Aracus with a sliced apple, 2020. Photo by David Haring.


In late June 2024, a series of diagnostic tests determined that Aracus was on the brink of complete liver failure. “His bloodwork has shown us that his disease is progressing,” noted DLC veterinarian Brendan Johnson, D.V.M., Ph.D. “While outwardly he may seem okay, his liver is worsening.” To prevent him from suffering, the animal care team made the decision to humanely euthanize Aracus on July 10, 2024.

On my last day of observations with the family, I left my notebook in my office. As I stood, quiet and still, I was approached by eight-year-old Hedwig, the youngest of Aracus’s 17 offspring. She plopped down in front of me, legs stretched, back feet closed into loose fists, hands flat against the ground. She wasn’t sniffing me, or eating, or scent-marking, or sun-worshiping. I was seeing her as she exists in the moments in between—blinking, breathing, wind gently rustling her fur. So much of my writing and my work with lemurs centers around stories, facts, and behaviors. Usually, when I observe the lemurs, they’re running around with one another, and I exist outside of the action, a silent voyeur. But for a couple of minutes, we were just two primates, two feet apart, watching the world turn.

Aracus, 2024, just six weeks before his humane euthanasia. Photo by Abby Flyer.

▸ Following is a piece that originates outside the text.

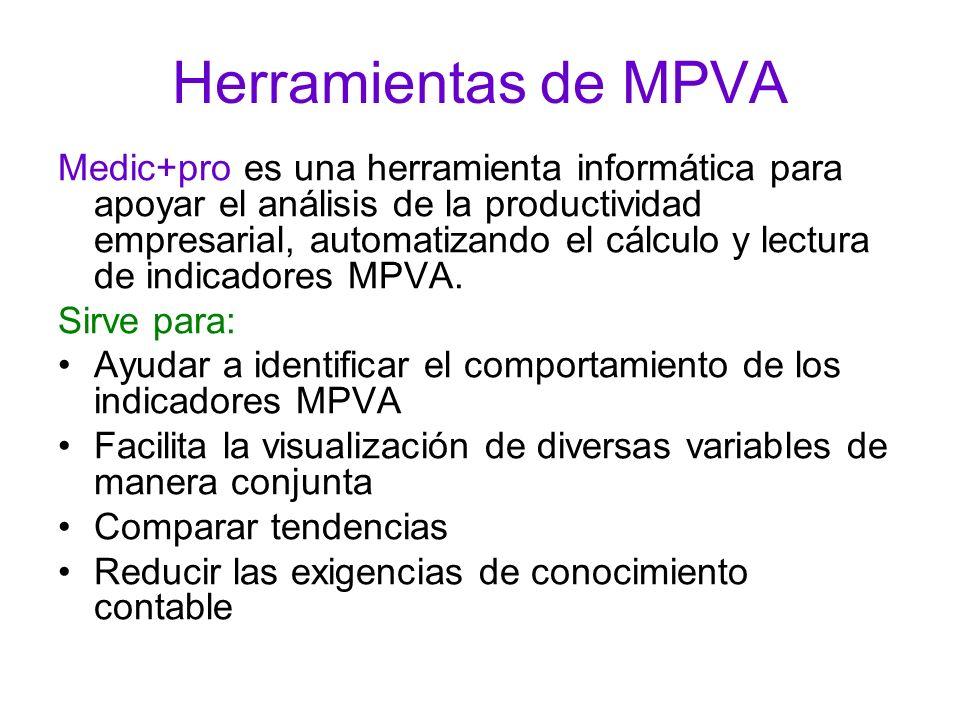 Herramientas de MPVA Medic+pro es una herramienta informática para apoyar el análisis de la productividad empresarial, automatizando el cálculo y lect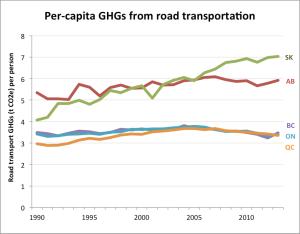 Per cap Road Trans 1990 2013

Aracus’s legacy lives on beyond beloved memories. DLC husbandry staff, veterinarians, and researchers keep detailed notes on each animal over the course of their lives, and Aracus’s 200-page document tells the story of three decades of attention and care. Insight gained throughout his life could impact the lives of other lemurs at the DLC for years to come, and many his 17 offspring and 10 grandkids still live at zoos across America and continue to bring joy to visitors in every corner of the country. In the words of DLC Colony Curator Britt Keith, “What a great animal. What a great life he has had.”